チャレンジのインフレ、みたいなものを招く結果になってしまう。
次第にチップを投げてくれた人に応えようとして、自分の中心軸にしてきた「モノサシ」がブレて、視聴者側により過ぎてしまう。創作活動の手段としてのプロセス配信だったはずが、プロセス配信自体が目的化してしまう。
Whyも視聴者のコメントや配信に合わせるようになってしまう。作家がこれまで培ってきた軸がブレるようでは、最初は喜んでいたファンも違和感を覚えます。その人の軸である「モノサシ」がブレないからこそ、プロセスに価値が出る訳である。観客主体になっていくと、魅力的な自分を見失っていき、気付けば観客が創り出した虚像を生きるようになってしまう。焦って自分の身の丈に合わない挑戦をしてしまい、取り返しのつかない結果を招いてすまう危険性があることを認識しておく必要がある。
ただし、身の丈に合わないチャレンジが悪いということではない。
危険性を十分に認識しながら、自分が大切にしているのは何か?何のためにやるか?を常に自問自答することが重要である。

■影響力の危うさ
それなりに影響力が増すと、周りに称賛者が増えてくる。友達になりたいとか、肯定的な意見しか言わないというイエスマンも増えてゆく。批判や反対意見が耳に入らず、気付けば裸の王様状態になってしまう危険性がある。自分の外部をとりまく情報にフィルターがかかると、たちまち偏りが生じ、一面的な情報があたかも常識かのように勘違いをしてしまう。
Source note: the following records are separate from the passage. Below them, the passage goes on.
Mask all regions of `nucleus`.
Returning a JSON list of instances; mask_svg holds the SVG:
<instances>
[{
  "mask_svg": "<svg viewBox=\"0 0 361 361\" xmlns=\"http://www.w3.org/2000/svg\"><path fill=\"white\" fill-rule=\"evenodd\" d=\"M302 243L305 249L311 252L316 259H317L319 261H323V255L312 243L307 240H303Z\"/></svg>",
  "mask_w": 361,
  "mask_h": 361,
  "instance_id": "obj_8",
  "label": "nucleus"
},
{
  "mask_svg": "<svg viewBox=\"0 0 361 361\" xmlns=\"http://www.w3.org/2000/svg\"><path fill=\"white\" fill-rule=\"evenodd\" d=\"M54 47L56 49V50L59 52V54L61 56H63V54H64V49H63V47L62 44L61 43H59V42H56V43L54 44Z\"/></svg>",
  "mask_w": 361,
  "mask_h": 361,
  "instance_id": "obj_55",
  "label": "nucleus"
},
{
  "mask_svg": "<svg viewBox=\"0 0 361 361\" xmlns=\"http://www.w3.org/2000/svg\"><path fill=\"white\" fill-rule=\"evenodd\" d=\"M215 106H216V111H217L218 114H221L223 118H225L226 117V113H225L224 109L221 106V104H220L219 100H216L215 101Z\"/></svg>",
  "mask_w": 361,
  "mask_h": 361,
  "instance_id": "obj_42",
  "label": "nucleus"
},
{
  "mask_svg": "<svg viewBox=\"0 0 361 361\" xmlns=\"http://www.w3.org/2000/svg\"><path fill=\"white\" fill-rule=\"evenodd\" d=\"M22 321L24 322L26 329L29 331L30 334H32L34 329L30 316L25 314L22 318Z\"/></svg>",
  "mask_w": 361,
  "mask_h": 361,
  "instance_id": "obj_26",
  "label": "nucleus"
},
心地の良い情報しか入ってこなくなると、さらに先鋭化し、思考様式が凝り固まっていく。
自分のプロセスに同行してくれる人が増えれば増えるほど、「自分の見ている風景が世界のすべてだ」と勘違いをしてしまうリスクがある。
ときどき外に踏み出して、自分が置かれている環境を客観視できるようにすると良い。

■正解がない時代の中で
難しい課題を正しく解決するよりも、楽しく解いていくという意識をもつことで、これまで価値を感じていなかった人たちにも届き、色んな人を巻き込んでいくことが出来る。
まずは得意なことをしっかり楽しむということを目的にすることで、やがては利他的な価値の創出に繋がっていくのである。
このプロセス目的的な生き方は変化の早い時代の中でとても大切である。
昭和の時代は、ないものをあるに変えていくタイミングだったので、安くていい車を作るとか、他社よりもコンパクトなパソコンを作るとか「結果目的的」だった。変化の多い時代は何処にゴールがあるかわからないので、ただ走っていることが楽しいあら走るということが大切で、そういった人が結果を残していく。